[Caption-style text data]
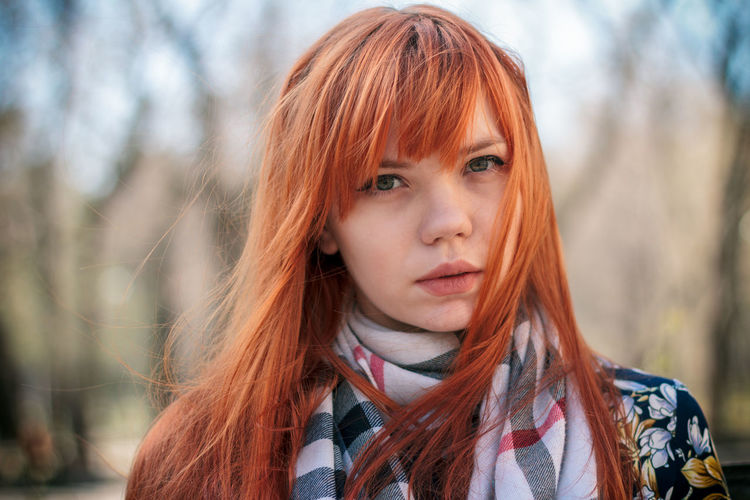 Close-Up Portrait Of Young Woman Standing Outdoors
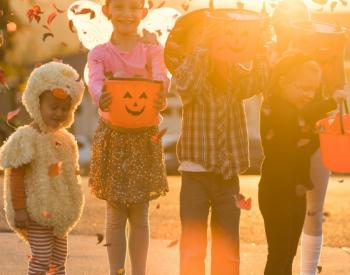 Kids in Halloween costumes at sunset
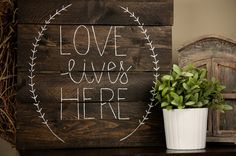 This love lives here pallet wood sign is approximately 12 square. Dark walnut stain or gray background with white hand painted lettering. Comes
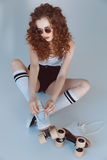 High angle view of hipster girl in sunglasses wearing roller skates sitting. Isolated on grey Royalty Free Stock Images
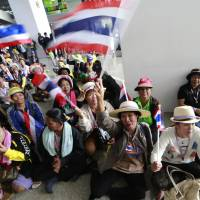 Sitting it out: Anti-government protesters cheer while blocking the entrance to a building where the office of the Department of Special Investigation is located, during a rally to close down government offices on the outskirts of Bangkok on Monday. | AP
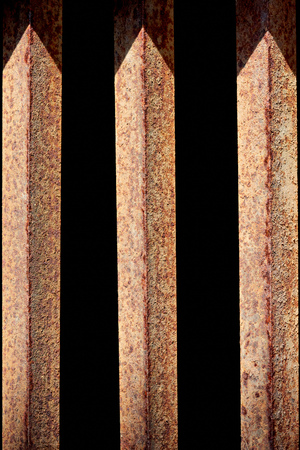 Photo for close up view of rust fence with black background behind - Royalty Free Image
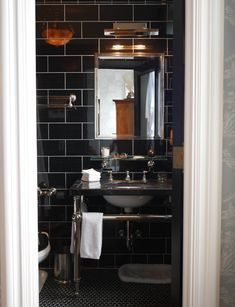 Brian Sawyer: Brian selected glossy black porcelain tiles and a marble washstand from Urban Archeology for the guest bath.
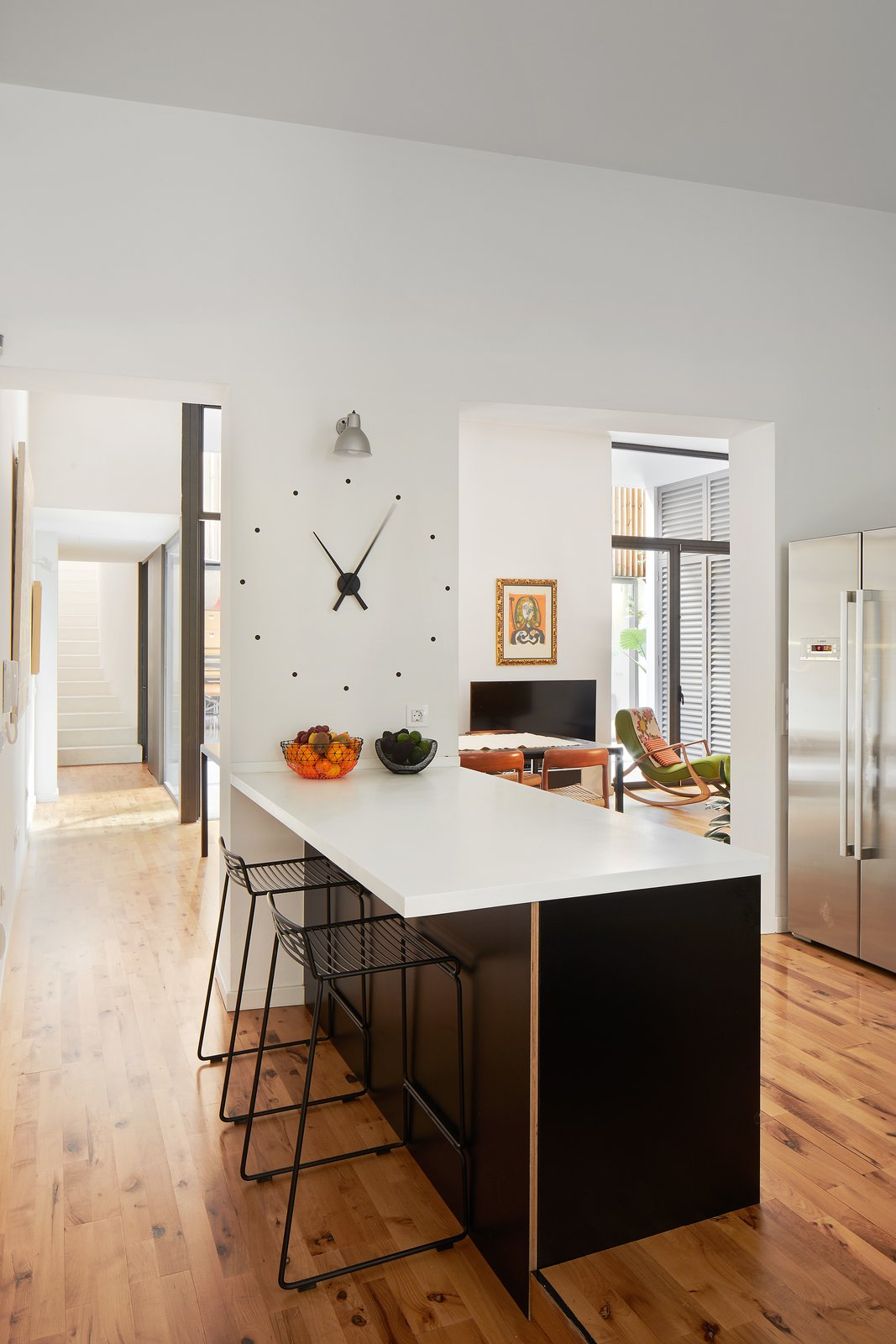 Kitchen, Wall, Laminate, Metal, Engineered Quartz, Porcelain Tile, Medium Hardwood, and Microwave Kitchen island   Kitchen Laminate Engineered Quartz Photos from Conversion of a ground-floor publisher's warehouse into a residence and atelier for an artist-architect couple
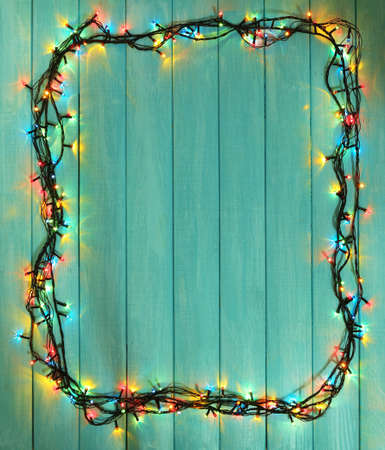 conviviality: Colorful Christmas lights on wooden planks background
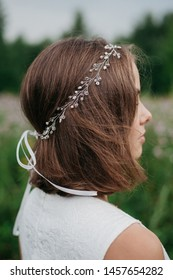 Rear view of bride in simple wedding dress and hairstyle decorated by fancy hair accessory standing in field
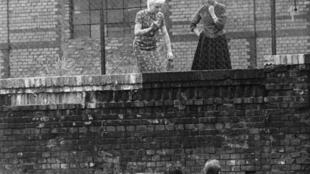 Le 26 août 1961, des hommes discutent avec leurs amies derrière une clôture à la gare Stettiner Bahnhof à Berlin.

What you will do: Give again, word for word, every line from the top of the data through the line with "High angle view", both ends included, and exclude the pictures.

Answer to the problem:
 Close-Up Portrait Of Young Woman Standing Outdoors
 Kids in Halloween costumes at sunset
 This love lives here pallet wood sign is approximately 12 square. Dark walnut stain or gray background with white hand painted lettering. Comes
 High angle view of hipster girl in sunglasses wearing roller skates sitting. Isolated on grey Royalty Free Stock Images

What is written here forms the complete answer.